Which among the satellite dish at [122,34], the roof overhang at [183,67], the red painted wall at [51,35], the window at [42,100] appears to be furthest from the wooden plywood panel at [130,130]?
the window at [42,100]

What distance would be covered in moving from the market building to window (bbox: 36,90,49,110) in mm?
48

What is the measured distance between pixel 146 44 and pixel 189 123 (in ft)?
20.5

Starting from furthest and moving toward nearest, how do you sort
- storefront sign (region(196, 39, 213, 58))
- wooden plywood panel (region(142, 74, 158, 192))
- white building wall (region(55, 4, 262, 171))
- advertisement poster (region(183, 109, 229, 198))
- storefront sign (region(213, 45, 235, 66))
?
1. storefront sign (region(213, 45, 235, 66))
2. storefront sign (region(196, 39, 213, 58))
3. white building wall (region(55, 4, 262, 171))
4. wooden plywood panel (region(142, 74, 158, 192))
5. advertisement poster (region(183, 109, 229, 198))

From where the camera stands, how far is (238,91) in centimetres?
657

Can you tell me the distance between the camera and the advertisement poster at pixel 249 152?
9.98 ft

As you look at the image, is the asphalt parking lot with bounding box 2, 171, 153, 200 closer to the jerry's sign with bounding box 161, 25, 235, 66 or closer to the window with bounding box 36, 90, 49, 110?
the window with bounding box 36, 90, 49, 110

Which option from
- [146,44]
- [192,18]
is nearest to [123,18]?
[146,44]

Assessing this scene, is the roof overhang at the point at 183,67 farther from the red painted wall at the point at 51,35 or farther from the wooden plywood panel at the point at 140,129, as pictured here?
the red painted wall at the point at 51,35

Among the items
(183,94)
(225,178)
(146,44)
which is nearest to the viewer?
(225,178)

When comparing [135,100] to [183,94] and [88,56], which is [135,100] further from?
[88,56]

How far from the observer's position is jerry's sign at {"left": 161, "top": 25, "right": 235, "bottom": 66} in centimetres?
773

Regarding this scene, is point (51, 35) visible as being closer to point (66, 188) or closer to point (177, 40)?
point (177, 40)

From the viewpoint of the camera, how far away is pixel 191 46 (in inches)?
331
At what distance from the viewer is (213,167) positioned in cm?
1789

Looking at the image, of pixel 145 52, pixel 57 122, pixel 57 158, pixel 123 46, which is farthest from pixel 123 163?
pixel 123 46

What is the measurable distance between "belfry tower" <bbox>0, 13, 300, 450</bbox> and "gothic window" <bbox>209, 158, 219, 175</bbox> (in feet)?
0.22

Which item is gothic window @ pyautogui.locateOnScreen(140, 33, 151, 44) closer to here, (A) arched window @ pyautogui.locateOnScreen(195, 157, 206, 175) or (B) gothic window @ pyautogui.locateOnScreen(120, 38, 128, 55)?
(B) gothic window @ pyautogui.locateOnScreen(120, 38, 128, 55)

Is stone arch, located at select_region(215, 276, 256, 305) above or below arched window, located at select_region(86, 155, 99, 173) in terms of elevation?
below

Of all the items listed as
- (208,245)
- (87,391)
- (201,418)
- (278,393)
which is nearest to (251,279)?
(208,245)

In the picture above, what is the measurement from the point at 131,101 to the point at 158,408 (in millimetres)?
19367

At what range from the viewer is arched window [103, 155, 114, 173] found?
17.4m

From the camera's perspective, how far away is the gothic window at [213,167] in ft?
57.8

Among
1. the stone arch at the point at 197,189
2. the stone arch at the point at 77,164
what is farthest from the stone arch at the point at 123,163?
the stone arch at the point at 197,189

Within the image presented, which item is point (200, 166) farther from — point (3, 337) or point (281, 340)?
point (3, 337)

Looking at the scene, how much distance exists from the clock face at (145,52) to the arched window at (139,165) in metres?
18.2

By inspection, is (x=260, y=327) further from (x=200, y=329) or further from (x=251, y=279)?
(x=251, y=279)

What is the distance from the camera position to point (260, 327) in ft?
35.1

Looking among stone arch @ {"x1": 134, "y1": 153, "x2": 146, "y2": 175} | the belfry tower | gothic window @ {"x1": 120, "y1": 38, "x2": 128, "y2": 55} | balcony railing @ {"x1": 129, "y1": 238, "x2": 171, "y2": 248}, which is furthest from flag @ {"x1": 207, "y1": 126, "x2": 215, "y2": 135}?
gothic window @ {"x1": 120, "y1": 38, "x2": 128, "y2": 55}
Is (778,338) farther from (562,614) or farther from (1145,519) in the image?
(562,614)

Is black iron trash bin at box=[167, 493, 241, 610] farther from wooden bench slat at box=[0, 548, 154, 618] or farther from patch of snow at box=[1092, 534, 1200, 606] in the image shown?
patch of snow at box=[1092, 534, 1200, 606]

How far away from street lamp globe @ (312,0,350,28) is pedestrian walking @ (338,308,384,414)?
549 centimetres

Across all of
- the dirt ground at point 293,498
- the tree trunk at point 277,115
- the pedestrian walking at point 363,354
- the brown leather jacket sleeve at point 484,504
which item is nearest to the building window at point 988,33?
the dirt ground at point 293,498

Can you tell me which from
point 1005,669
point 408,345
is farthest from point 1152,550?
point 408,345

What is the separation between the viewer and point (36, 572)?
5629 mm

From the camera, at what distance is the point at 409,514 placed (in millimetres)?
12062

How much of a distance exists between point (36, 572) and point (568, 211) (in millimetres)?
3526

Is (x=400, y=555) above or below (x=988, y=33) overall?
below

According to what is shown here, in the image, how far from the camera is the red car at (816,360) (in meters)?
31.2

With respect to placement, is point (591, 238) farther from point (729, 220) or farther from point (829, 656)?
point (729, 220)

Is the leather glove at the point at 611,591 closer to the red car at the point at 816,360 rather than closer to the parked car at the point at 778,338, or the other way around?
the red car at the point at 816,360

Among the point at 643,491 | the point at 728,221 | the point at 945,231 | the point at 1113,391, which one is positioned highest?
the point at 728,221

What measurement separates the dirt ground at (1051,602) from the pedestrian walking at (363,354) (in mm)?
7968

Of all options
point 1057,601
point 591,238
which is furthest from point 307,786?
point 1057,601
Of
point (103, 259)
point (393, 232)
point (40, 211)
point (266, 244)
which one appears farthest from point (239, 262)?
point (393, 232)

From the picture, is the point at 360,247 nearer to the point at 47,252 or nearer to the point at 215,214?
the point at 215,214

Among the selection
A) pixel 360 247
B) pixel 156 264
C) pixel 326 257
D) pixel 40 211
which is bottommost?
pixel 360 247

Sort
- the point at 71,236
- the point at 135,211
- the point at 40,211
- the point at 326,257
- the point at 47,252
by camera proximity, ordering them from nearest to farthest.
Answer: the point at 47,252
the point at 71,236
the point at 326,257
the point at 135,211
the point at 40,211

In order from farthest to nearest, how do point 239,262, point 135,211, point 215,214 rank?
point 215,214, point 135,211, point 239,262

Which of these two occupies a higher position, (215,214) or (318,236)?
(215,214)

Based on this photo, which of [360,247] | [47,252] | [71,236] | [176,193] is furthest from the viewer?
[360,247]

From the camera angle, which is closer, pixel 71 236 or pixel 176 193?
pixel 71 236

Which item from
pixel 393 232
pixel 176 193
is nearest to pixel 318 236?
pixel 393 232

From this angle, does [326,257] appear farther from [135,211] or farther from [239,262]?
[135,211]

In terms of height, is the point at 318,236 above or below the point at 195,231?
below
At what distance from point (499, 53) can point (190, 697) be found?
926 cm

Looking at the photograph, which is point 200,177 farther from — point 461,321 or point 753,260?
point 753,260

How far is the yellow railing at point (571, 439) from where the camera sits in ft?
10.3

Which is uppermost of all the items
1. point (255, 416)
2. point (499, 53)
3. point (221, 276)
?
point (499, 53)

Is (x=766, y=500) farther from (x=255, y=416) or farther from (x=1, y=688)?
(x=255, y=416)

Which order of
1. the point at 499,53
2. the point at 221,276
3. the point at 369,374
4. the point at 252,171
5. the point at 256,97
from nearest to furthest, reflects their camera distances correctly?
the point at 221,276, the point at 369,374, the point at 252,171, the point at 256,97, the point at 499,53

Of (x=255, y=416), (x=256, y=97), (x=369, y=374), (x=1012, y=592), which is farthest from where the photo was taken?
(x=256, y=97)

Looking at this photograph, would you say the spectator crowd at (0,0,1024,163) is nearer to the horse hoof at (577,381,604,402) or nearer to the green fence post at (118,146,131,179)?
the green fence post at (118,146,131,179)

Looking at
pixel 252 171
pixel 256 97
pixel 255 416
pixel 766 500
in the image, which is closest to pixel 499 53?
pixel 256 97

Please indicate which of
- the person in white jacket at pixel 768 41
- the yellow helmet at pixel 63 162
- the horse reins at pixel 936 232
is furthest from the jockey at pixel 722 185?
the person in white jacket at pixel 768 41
○ ○ ○ ○ ○ ○ ○
▸ Work to do
Render the part of the entries that opens with the line containing "Please indicate which of" and runs through the last line as a JSON list of strings, one string per line, with blank lines left out.

▸ Solution to the problem
[
  "Please indicate which of",
  "- the person in white jacket at pixel 768 41",
  "- the yellow helmet at pixel 63 162",
  "- the horse reins at pixel 936 232",
  "is furthest from the jockey at pixel 722 185?",
  "the person in white jacket at pixel 768 41"
]